Maakies
by Tony Millionaire
Fantagraphics Books
When things are perfect, life is a pungent blend of sweet and sour.
After all, what is the pure sublime bliss of true, cascading love, if it's not set against a backdrop of romantic humiliation, degradation, and sorrowful loss?
It's the end of a romantic comedy, that's what.
And so it can be argued that the rich contrast between the painful and the transcendently positive is what makes life's distinguishing events truly intense, memorable and vivid.
And so with few exceptions, (Jim's Journal, MTV's "Undressed," "Cheers") this recipe makes for the strongest, most fortifying, most disturbing art.
"Maakies" fits the bill. It is the perfect blend of ethereal wine and the rank liquid of the world's many gutters. "Maakies" poses as a comic strip, but it's really a shorthand for the misery and squalor of the world, laced with an incredibly warped and robust vein of black humor and, occasionally, arcing poetic insight.
Set in a surreal, historically grounded seaborne universe of pirates and buccaneers, "Maakies" follows the disturbingly unhappy adventures of Drinky Crow, a cute lil' alcoholic consistently bent on consuming his fix, and Uncle Gabby, a monkey with a penchant for rum and battle. Many episodes are gleefully, savagely violent. Quite a few make some sort of reference to sex, or sexual dysfunction. Suicide, (typically by gunshot) is ever-present Uncle Gabby and Drinky Crow die dozens of bloody deaths before the book is finished.
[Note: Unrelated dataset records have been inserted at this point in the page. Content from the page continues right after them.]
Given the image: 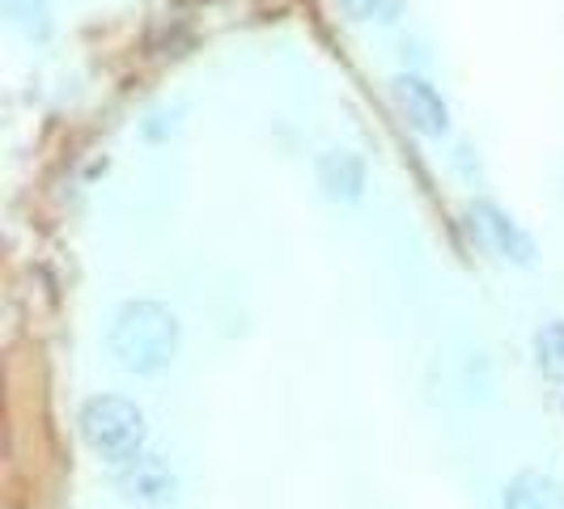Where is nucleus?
<instances>
[{
    "instance_id": "nucleus-6",
    "label": "nucleus",
    "mask_w": 564,
    "mask_h": 509,
    "mask_svg": "<svg viewBox=\"0 0 564 509\" xmlns=\"http://www.w3.org/2000/svg\"><path fill=\"white\" fill-rule=\"evenodd\" d=\"M314 174H318V187L332 204H357L366 196L369 170L361 162V153H352V149H327L318 158Z\"/></svg>"
},
{
    "instance_id": "nucleus-1",
    "label": "nucleus",
    "mask_w": 564,
    "mask_h": 509,
    "mask_svg": "<svg viewBox=\"0 0 564 509\" xmlns=\"http://www.w3.org/2000/svg\"><path fill=\"white\" fill-rule=\"evenodd\" d=\"M107 344H111L115 366L123 369V373L153 378V373L174 366V357L183 348V323H178V314L170 311L166 302L128 297L111 314Z\"/></svg>"
},
{
    "instance_id": "nucleus-9",
    "label": "nucleus",
    "mask_w": 564,
    "mask_h": 509,
    "mask_svg": "<svg viewBox=\"0 0 564 509\" xmlns=\"http://www.w3.org/2000/svg\"><path fill=\"white\" fill-rule=\"evenodd\" d=\"M531 353H535V369L547 382H561L564 387V323H543L531 339Z\"/></svg>"
},
{
    "instance_id": "nucleus-8",
    "label": "nucleus",
    "mask_w": 564,
    "mask_h": 509,
    "mask_svg": "<svg viewBox=\"0 0 564 509\" xmlns=\"http://www.w3.org/2000/svg\"><path fill=\"white\" fill-rule=\"evenodd\" d=\"M9 26L30 43H47L52 39V0H0Z\"/></svg>"
},
{
    "instance_id": "nucleus-10",
    "label": "nucleus",
    "mask_w": 564,
    "mask_h": 509,
    "mask_svg": "<svg viewBox=\"0 0 564 509\" xmlns=\"http://www.w3.org/2000/svg\"><path fill=\"white\" fill-rule=\"evenodd\" d=\"M395 0H336V9L348 22H373V18H387Z\"/></svg>"
},
{
    "instance_id": "nucleus-2",
    "label": "nucleus",
    "mask_w": 564,
    "mask_h": 509,
    "mask_svg": "<svg viewBox=\"0 0 564 509\" xmlns=\"http://www.w3.org/2000/svg\"><path fill=\"white\" fill-rule=\"evenodd\" d=\"M77 433H82L85 451L111 467L132 463L137 454H144L149 442V421L137 399L123 396H89L77 412Z\"/></svg>"
},
{
    "instance_id": "nucleus-3",
    "label": "nucleus",
    "mask_w": 564,
    "mask_h": 509,
    "mask_svg": "<svg viewBox=\"0 0 564 509\" xmlns=\"http://www.w3.org/2000/svg\"><path fill=\"white\" fill-rule=\"evenodd\" d=\"M115 488L128 506H141V509H166L178 501V472L170 467L162 454H137L132 463L115 467Z\"/></svg>"
},
{
    "instance_id": "nucleus-5",
    "label": "nucleus",
    "mask_w": 564,
    "mask_h": 509,
    "mask_svg": "<svg viewBox=\"0 0 564 509\" xmlns=\"http://www.w3.org/2000/svg\"><path fill=\"white\" fill-rule=\"evenodd\" d=\"M391 98H395L399 115L429 141H442L451 132V102L442 98V89L421 77V73H399L391 77Z\"/></svg>"
},
{
    "instance_id": "nucleus-7",
    "label": "nucleus",
    "mask_w": 564,
    "mask_h": 509,
    "mask_svg": "<svg viewBox=\"0 0 564 509\" xmlns=\"http://www.w3.org/2000/svg\"><path fill=\"white\" fill-rule=\"evenodd\" d=\"M501 509H564V484L552 472L527 467L501 488Z\"/></svg>"
},
{
    "instance_id": "nucleus-4",
    "label": "nucleus",
    "mask_w": 564,
    "mask_h": 509,
    "mask_svg": "<svg viewBox=\"0 0 564 509\" xmlns=\"http://www.w3.org/2000/svg\"><path fill=\"white\" fill-rule=\"evenodd\" d=\"M467 217H471V229L488 251L497 259H506L513 268H531L535 263V238L509 217L497 199H471L467 204Z\"/></svg>"
}]
</instances>
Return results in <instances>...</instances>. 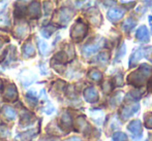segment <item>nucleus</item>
Returning <instances> with one entry per match:
<instances>
[{"instance_id": "obj_25", "label": "nucleus", "mask_w": 152, "mask_h": 141, "mask_svg": "<svg viewBox=\"0 0 152 141\" xmlns=\"http://www.w3.org/2000/svg\"><path fill=\"white\" fill-rule=\"evenodd\" d=\"M102 89H104V93L109 94L113 90V82H111V80H106L104 84L102 85Z\"/></svg>"}, {"instance_id": "obj_8", "label": "nucleus", "mask_w": 152, "mask_h": 141, "mask_svg": "<svg viewBox=\"0 0 152 141\" xmlns=\"http://www.w3.org/2000/svg\"><path fill=\"white\" fill-rule=\"evenodd\" d=\"M144 53H145V51L142 50V48H140V50H138L137 52H134V54L132 55V57H130V59H129V67L130 68L136 66L137 63H138V61H140V60L144 57Z\"/></svg>"}, {"instance_id": "obj_30", "label": "nucleus", "mask_w": 152, "mask_h": 141, "mask_svg": "<svg viewBox=\"0 0 152 141\" xmlns=\"http://www.w3.org/2000/svg\"><path fill=\"white\" fill-rule=\"evenodd\" d=\"M10 134V130L6 127H0V136L1 137H6Z\"/></svg>"}, {"instance_id": "obj_23", "label": "nucleus", "mask_w": 152, "mask_h": 141, "mask_svg": "<svg viewBox=\"0 0 152 141\" xmlns=\"http://www.w3.org/2000/svg\"><path fill=\"white\" fill-rule=\"evenodd\" d=\"M109 59H110V56H109L108 52H102L98 55V61H99L102 64H104V65H106V64L109 62Z\"/></svg>"}, {"instance_id": "obj_35", "label": "nucleus", "mask_w": 152, "mask_h": 141, "mask_svg": "<svg viewBox=\"0 0 152 141\" xmlns=\"http://www.w3.org/2000/svg\"><path fill=\"white\" fill-rule=\"evenodd\" d=\"M143 1H145V2H149L150 0H143Z\"/></svg>"}, {"instance_id": "obj_3", "label": "nucleus", "mask_w": 152, "mask_h": 141, "mask_svg": "<svg viewBox=\"0 0 152 141\" xmlns=\"http://www.w3.org/2000/svg\"><path fill=\"white\" fill-rule=\"evenodd\" d=\"M140 109V105L139 104H134V105H125L121 108L120 110V117L123 121L128 119L130 116L134 114L138 110Z\"/></svg>"}, {"instance_id": "obj_33", "label": "nucleus", "mask_w": 152, "mask_h": 141, "mask_svg": "<svg viewBox=\"0 0 152 141\" xmlns=\"http://www.w3.org/2000/svg\"><path fill=\"white\" fill-rule=\"evenodd\" d=\"M149 22H150V25H151V30H152V17H151V16L149 17Z\"/></svg>"}, {"instance_id": "obj_7", "label": "nucleus", "mask_w": 152, "mask_h": 141, "mask_svg": "<svg viewBox=\"0 0 152 141\" xmlns=\"http://www.w3.org/2000/svg\"><path fill=\"white\" fill-rule=\"evenodd\" d=\"M136 37L140 41H149V32L146 26L139 27L138 31L136 33Z\"/></svg>"}, {"instance_id": "obj_36", "label": "nucleus", "mask_w": 152, "mask_h": 141, "mask_svg": "<svg viewBox=\"0 0 152 141\" xmlns=\"http://www.w3.org/2000/svg\"><path fill=\"white\" fill-rule=\"evenodd\" d=\"M150 87H151V89H152V82H151V84H150Z\"/></svg>"}, {"instance_id": "obj_19", "label": "nucleus", "mask_w": 152, "mask_h": 141, "mask_svg": "<svg viewBox=\"0 0 152 141\" xmlns=\"http://www.w3.org/2000/svg\"><path fill=\"white\" fill-rule=\"evenodd\" d=\"M37 46H38V50H39V53L45 56L48 52V44H47L46 41L42 39H37Z\"/></svg>"}, {"instance_id": "obj_6", "label": "nucleus", "mask_w": 152, "mask_h": 141, "mask_svg": "<svg viewBox=\"0 0 152 141\" xmlns=\"http://www.w3.org/2000/svg\"><path fill=\"white\" fill-rule=\"evenodd\" d=\"M127 129L134 135H141L142 134V124L139 119H134L128 124Z\"/></svg>"}, {"instance_id": "obj_31", "label": "nucleus", "mask_w": 152, "mask_h": 141, "mask_svg": "<svg viewBox=\"0 0 152 141\" xmlns=\"http://www.w3.org/2000/svg\"><path fill=\"white\" fill-rule=\"evenodd\" d=\"M120 74L119 75H117L116 76V80H117V85H122V77L120 78Z\"/></svg>"}, {"instance_id": "obj_37", "label": "nucleus", "mask_w": 152, "mask_h": 141, "mask_svg": "<svg viewBox=\"0 0 152 141\" xmlns=\"http://www.w3.org/2000/svg\"><path fill=\"white\" fill-rule=\"evenodd\" d=\"M1 46H2V43H1V42H0V48H1Z\"/></svg>"}, {"instance_id": "obj_15", "label": "nucleus", "mask_w": 152, "mask_h": 141, "mask_svg": "<svg viewBox=\"0 0 152 141\" xmlns=\"http://www.w3.org/2000/svg\"><path fill=\"white\" fill-rule=\"evenodd\" d=\"M136 25H137V21L134 20V19H132V18L126 19L125 22L123 23V29H124V31L129 32L130 30H132L134 26H136Z\"/></svg>"}, {"instance_id": "obj_29", "label": "nucleus", "mask_w": 152, "mask_h": 141, "mask_svg": "<svg viewBox=\"0 0 152 141\" xmlns=\"http://www.w3.org/2000/svg\"><path fill=\"white\" fill-rule=\"evenodd\" d=\"M26 97H27V99L32 100L33 102L36 101V99H37V97H36V94H35V92H34V91H29L28 93H27Z\"/></svg>"}, {"instance_id": "obj_28", "label": "nucleus", "mask_w": 152, "mask_h": 141, "mask_svg": "<svg viewBox=\"0 0 152 141\" xmlns=\"http://www.w3.org/2000/svg\"><path fill=\"white\" fill-rule=\"evenodd\" d=\"M44 9H45V14H46V16H49V14L51 12V9H52L50 2H48V1L45 2L44 3Z\"/></svg>"}, {"instance_id": "obj_39", "label": "nucleus", "mask_w": 152, "mask_h": 141, "mask_svg": "<svg viewBox=\"0 0 152 141\" xmlns=\"http://www.w3.org/2000/svg\"><path fill=\"white\" fill-rule=\"evenodd\" d=\"M23 1H26V0H23Z\"/></svg>"}, {"instance_id": "obj_9", "label": "nucleus", "mask_w": 152, "mask_h": 141, "mask_svg": "<svg viewBox=\"0 0 152 141\" xmlns=\"http://www.w3.org/2000/svg\"><path fill=\"white\" fill-rule=\"evenodd\" d=\"M100 48V43H94V44H87L83 48V53L85 56H90V55L96 53Z\"/></svg>"}, {"instance_id": "obj_4", "label": "nucleus", "mask_w": 152, "mask_h": 141, "mask_svg": "<svg viewBox=\"0 0 152 141\" xmlns=\"http://www.w3.org/2000/svg\"><path fill=\"white\" fill-rule=\"evenodd\" d=\"M123 14H124V9H121L119 7H112L109 9L107 16H108V19L111 22L116 23L123 17Z\"/></svg>"}, {"instance_id": "obj_26", "label": "nucleus", "mask_w": 152, "mask_h": 141, "mask_svg": "<svg viewBox=\"0 0 152 141\" xmlns=\"http://www.w3.org/2000/svg\"><path fill=\"white\" fill-rule=\"evenodd\" d=\"M145 127L147 129H152V112L145 115Z\"/></svg>"}, {"instance_id": "obj_17", "label": "nucleus", "mask_w": 152, "mask_h": 141, "mask_svg": "<svg viewBox=\"0 0 152 141\" xmlns=\"http://www.w3.org/2000/svg\"><path fill=\"white\" fill-rule=\"evenodd\" d=\"M28 12L29 14H32V16H36L37 17L39 14V12H40V7H39V4L37 2H32L30 4L28 8Z\"/></svg>"}, {"instance_id": "obj_16", "label": "nucleus", "mask_w": 152, "mask_h": 141, "mask_svg": "<svg viewBox=\"0 0 152 141\" xmlns=\"http://www.w3.org/2000/svg\"><path fill=\"white\" fill-rule=\"evenodd\" d=\"M123 96H124V94L122 93V92H117V93L113 96L112 99H111V105L112 106L119 105V104L121 103L122 99H123Z\"/></svg>"}, {"instance_id": "obj_12", "label": "nucleus", "mask_w": 152, "mask_h": 141, "mask_svg": "<svg viewBox=\"0 0 152 141\" xmlns=\"http://www.w3.org/2000/svg\"><path fill=\"white\" fill-rule=\"evenodd\" d=\"M35 50H34V46H32L31 42H27L26 44H24L23 46V55L25 58H30L34 55Z\"/></svg>"}, {"instance_id": "obj_5", "label": "nucleus", "mask_w": 152, "mask_h": 141, "mask_svg": "<svg viewBox=\"0 0 152 141\" xmlns=\"http://www.w3.org/2000/svg\"><path fill=\"white\" fill-rule=\"evenodd\" d=\"M84 98L89 103H94L98 100V93L94 87H87L84 91Z\"/></svg>"}, {"instance_id": "obj_1", "label": "nucleus", "mask_w": 152, "mask_h": 141, "mask_svg": "<svg viewBox=\"0 0 152 141\" xmlns=\"http://www.w3.org/2000/svg\"><path fill=\"white\" fill-rule=\"evenodd\" d=\"M152 75V67L147 64H143L138 70L132 72L127 76V82L134 87H142L146 84V80Z\"/></svg>"}, {"instance_id": "obj_18", "label": "nucleus", "mask_w": 152, "mask_h": 141, "mask_svg": "<svg viewBox=\"0 0 152 141\" xmlns=\"http://www.w3.org/2000/svg\"><path fill=\"white\" fill-rule=\"evenodd\" d=\"M3 113L8 119H16V111L10 106H4L3 107Z\"/></svg>"}, {"instance_id": "obj_2", "label": "nucleus", "mask_w": 152, "mask_h": 141, "mask_svg": "<svg viewBox=\"0 0 152 141\" xmlns=\"http://www.w3.org/2000/svg\"><path fill=\"white\" fill-rule=\"evenodd\" d=\"M87 31H88V27H87V25L79 21V22L77 23L74 27H72L70 35H72V39L81 40L86 36Z\"/></svg>"}, {"instance_id": "obj_13", "label": "nucleus", "mask_w": 152, "mask_h": 141, "mask_svg": "<svg viewBox=\"0 0 152 141\" xmlns=\"http://www.w3.org/2000/svg\"><path fill=\"white\" fill-rule=\"evenodd\" d=\"M60 123H61L62 127L66 128V129L70 128V126H72V116H70L69 113H68V112H64L63 114L61 115Z\"/></svg>"}, {"instance_id": "obj_22", "label": "nucleus", "mask_w": 152, "mask_h": 141, "mask_svg": "<svg viewBox=\"0 0 152 141\" xmlns=\"http://www.w3.org/2000/svg\"><path fill=\"white\" fill-rule=\"evenodd\" d=\"M113 141H127V136L123 132H116L112 136Z\"/></svg>"}, {"instance_id": "obj_32", "label": "nucleus", "mask_w": 152, "mask_h": 141, "mask_svg": "<svg viewBox=\"0 0 152 141\" xmlns=\"http://www.w3.org/2000/svg\"><path fill=\"white\" fill-rule=\"evenodd\" d=\"M67 141H82L80 139V138H77V137H72V138H70V139H68Z\"/></svg>"}, {"instance_id": "obj_20", "label": "nucleus", "mask_w": 152, "mask_h": 141, "mask_svg": "<svg viewBox=\"0 0 152 141\" xmlns=\"http://www.w3.org/2000/svg\"><path fill=\"white\" fill-rule=\"evenodd\" d=\"M89 77H90L91 80H95V82H99L102 78V73L100 71H98V70L93 69L89 72Z\"/></svg>"}, {"instance_id": "obj_11", "label": "nucleus", "mask_w": 152, "mask_h": 141, "mask_svg": "<svg viewBox=\"0 0 152 141\" xmlns=\"http://www.w3.org/2000/svg\"><path fill=\"white\" fill-rule=\"evenodd\" d=\"M18 96V92L17 89L15 87V85H10V87L6 89L5 93H4V97L7 100H15Z\"/></svg>"}, {"instance_id": "obj_34", "label": "nucleus", "mask_w": 152, "mask_h": 141, "mask_svg": "<svg viewBox=\"0 0 152 141\" xmlns=\"http://www.w3.org/2000/svg\"><path fill=\"white\" fill-rule=\"evenodd\" d=\"M1 87H2V82H0V90H1Z\"/></svg>"}, {"instance_id": "obj_24", "label": "nucleus", "mask_w": 152, "mask_h": 141, "mask_svg": "<svg viewBox=\"0 0 152 141\" xmlns=\"http://www.w3.org/2000/svg\"><path fill=\"white\" fill-rule=\"evenodd\" d=\"M10 26V20H8L7 16L6 14H1V18H0V27L1 28H6V27Z\"/></svg>"}, {"instance_id": "obj_14", "label": "nucleus", "mask_w": 152, "mask_h": 141, "mask_svg": "<svg viewBox=\"0 0 152 141\" xmlns=\"http://www.w3.org/2000/svg\"><path fill=\"white\" fill-rule=\"evenodd\" d=\"M77 126H78L79 130H80L81 132H84V133L86 131H89V129H90L89 124L87 123L83 117H79V119H77Z\"/></svg>"}, {"instance_id": "obj_38", "label": "nucleus", "mask_w": 152, "mask_h": 141, "mask_svg": "<svg viewBox=\"0 0 152 141\" xmlns=\"http://www.w3.org/2000/svg\"><path fill=\"white\" fill-rule=\"evenodd\" d=\"M52 141H59V140H55V139H54V140H52Z\"/></svg>"}, {"instance_id": "obj_21", "label": "nucleus", "mask_w": 152, "mask_h": 141, "mask_svg": "<svg viewBox=\"0 0 152 141\" xmlns=\"http://www.w3.org/2000/svg\"><path fill=\"white\" fill-rule=\"evenodd\" d=\"M143 95V91H140V90H134V91H132L129 94H128V99L130 100H139Z\"/></svg>"}, {"instance_id": "obj_10", "label": "nucleus", "mask_w": 152, "mask_h": 141, "mask_svg": "<svg viewBox=\"0 0 152 141\" xmlns=\"http://www.w3.org/2000/svg\"><path fill=\"white\" fill-rule=\"evenodd\" d=\"M72 18V12L68 8H63L61 9L60 14H59V20L62 23H67L70 19Z\"/></svg>"}, {"instance_id": "obj_27", "label": "nucleus", "mask_w": 152, "mask_h": 141, "mask_svg": "<svg viewBox=\"0 0 152 141\" xmlns=\"http://www.w3.org/2000/svg\"><path fill=\"white\" fill-rule=\"evenodd\" d=\"M26 33H27V28L25 26H19L16 29V35L18 37H23Z\"/></svg>"}]
</instances>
"Maakies" swings between the sublime and the puerile so often, and so quickly, that reading the book can be a profoundly disturbing experience. But artist Tony Millionaire is no slouch with the pen even when the strip descends to witless depths of base physical humor (much like the similarly excellent strip Milk and Cheese), Millionaire tends to redeem himself by the care with which he inks his creations.
Maakies is a nationally syndicated strip, so if you don't get the book, you can always check out the strip in the likes of The Stranger, the New Times or "Saturday Night Live." But anyone who loves a good sick laugh or the gentle, lacerating poetry of pain is well-advised to put down their doubloons and pick up a copy of "Maakies."